The Docker command submitted to the Pipelines API for a dsub does the following:

  1. Create runtime directories (script, tmp, workingdir) described above.
  2. Write the user --script or --command to a file and make it executable.
  3. Install gsutil if there are recursive copies to do.
  4. Set environment variables for --input parameters with wildcards.
  5. Set environment variables for --input-recursive parameters.
  6. Perform copy for --input-recursive parameters.
  7. Create the directories for --output parameters.
  8. Set environment variables for --output-recursive parameters.
  9. Set TMPDIR.
  10. Set the working directory.
  11. Run the user --script or --command.
  12. Perform copy for --output-recursive parameters.

File copying

Note that for the --input-recursive and --output-recursive features, dsub does not get direct support from the Pipelines API. Instead, it injects the necessary code into the Docker command to set the environment variables and perform the recursive copies.

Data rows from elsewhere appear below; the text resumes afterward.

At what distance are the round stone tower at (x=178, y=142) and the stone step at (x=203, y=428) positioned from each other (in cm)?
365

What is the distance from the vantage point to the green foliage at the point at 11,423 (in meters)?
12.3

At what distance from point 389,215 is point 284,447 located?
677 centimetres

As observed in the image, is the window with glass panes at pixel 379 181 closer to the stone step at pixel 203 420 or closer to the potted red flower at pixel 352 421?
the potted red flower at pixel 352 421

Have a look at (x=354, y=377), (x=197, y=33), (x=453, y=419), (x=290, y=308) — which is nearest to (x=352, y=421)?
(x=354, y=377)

As a getting started convenience, if --input-recursive or --output-recursive are used with the google provider, dsub will automatically check for and install the Google Cloud SDK in the Docker container at runtime (before your script executes).

If you use the recursive copy features, install the Cloud SDK in your Docker image when you build it to avoid the installation at runtime.

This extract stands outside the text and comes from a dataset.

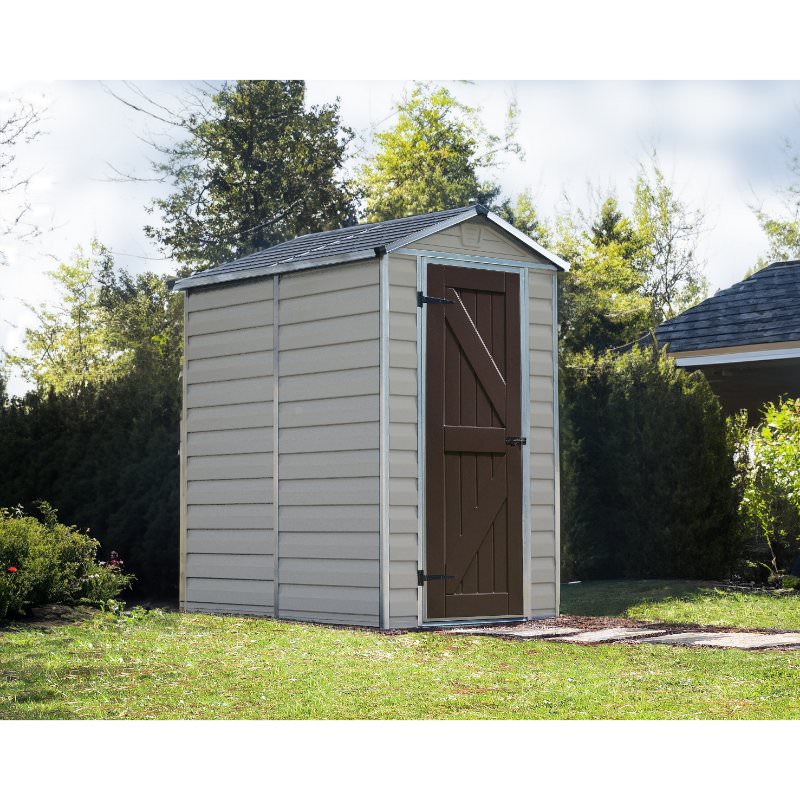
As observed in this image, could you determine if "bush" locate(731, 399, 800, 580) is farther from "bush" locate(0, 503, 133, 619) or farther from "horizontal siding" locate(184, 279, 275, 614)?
"bush" locate(0, 503, 133, 619)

Container runtime environment

The data disk path is the same on the host VM as it is in the Docker container:

  • /mnt/data

The /mnt/data folder contains:

  • input: location of automatically localized --input and --input-recursive parameter values.
  • output: location for script to write automatically delocalized --output and --output-recursive parameter values.
  • script: location of the your dsub --script or --command script.
  • tmp: temporary directory for the user script. TMPDIR is set to this directory.
  • workingdir: the working directory set before the user script runs.

Task state and logging

The Genomics API supports the following "operation status" values:

  • RUNNING
  • SUCCESS
  • FAILURE
  • CANCELED

Note that while an operation is queued for execution its status is RUNNING.

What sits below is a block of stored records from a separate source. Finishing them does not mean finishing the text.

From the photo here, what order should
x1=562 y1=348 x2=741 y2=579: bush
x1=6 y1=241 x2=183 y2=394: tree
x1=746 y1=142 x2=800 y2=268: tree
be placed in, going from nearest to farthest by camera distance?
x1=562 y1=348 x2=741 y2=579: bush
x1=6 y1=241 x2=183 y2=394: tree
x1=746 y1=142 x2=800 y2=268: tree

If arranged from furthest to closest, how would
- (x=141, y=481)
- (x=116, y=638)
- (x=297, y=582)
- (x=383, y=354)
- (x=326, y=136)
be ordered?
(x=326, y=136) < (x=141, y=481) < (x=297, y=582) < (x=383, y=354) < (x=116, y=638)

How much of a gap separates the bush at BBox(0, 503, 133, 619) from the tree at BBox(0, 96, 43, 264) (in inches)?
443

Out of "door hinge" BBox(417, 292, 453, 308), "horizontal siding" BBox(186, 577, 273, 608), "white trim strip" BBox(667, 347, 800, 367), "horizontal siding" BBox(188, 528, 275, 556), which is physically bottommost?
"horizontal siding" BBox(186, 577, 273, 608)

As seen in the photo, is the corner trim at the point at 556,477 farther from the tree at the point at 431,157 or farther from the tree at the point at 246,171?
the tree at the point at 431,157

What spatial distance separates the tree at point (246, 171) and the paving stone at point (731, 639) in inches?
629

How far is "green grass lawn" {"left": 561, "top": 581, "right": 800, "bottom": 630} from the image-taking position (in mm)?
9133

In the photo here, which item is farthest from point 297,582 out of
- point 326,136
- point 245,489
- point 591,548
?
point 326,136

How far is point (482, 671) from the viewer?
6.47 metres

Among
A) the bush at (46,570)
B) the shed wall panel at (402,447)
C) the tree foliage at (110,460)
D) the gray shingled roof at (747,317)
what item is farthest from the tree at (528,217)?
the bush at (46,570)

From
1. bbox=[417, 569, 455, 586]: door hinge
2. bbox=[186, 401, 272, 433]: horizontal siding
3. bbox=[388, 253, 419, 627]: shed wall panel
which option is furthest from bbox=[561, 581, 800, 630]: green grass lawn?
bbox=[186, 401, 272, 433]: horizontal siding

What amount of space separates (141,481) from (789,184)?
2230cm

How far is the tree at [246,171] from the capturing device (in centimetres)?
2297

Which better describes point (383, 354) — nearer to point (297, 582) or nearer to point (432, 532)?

The Pipelines API controller maintains 3 log files, which are uploaded every 5 minutes to the --logging location specified to dsub:

  • [prefix].log: log generated by the controller as it executes
  • [prefix]-stdout.log: stdout from your Docker container
  • [prefix]-stderr.log: stderr from your Docker container

The [prefix] will be either the Google Genomics operation name or a string that you can specify as described here:

https://cloud.google.com/genomics/v1alpha2/pipelines-api-troubleshooting#pipeline_operation_log_files

Resource requirements

The google provider supports resource-related flags such as --min-cpu, --min-ram, --boot-disk-size, or --disk-size.

Machine type

By default, the Compute Engine VM that runs will be an n1-standard-1. If you specify --min-cpu and/or --min-ram, the Pipelines API will choose the smallest predefined machine type that satisfies your requested minimums.

Disk allocation

The Docker container launched by the Pipelines API will use the host VM boot disk for system paths. All other directories set up by dsub will be on the data disk, including the TMPDIR (as discussed abovec). Thus you should only ever need to change the --disk-size.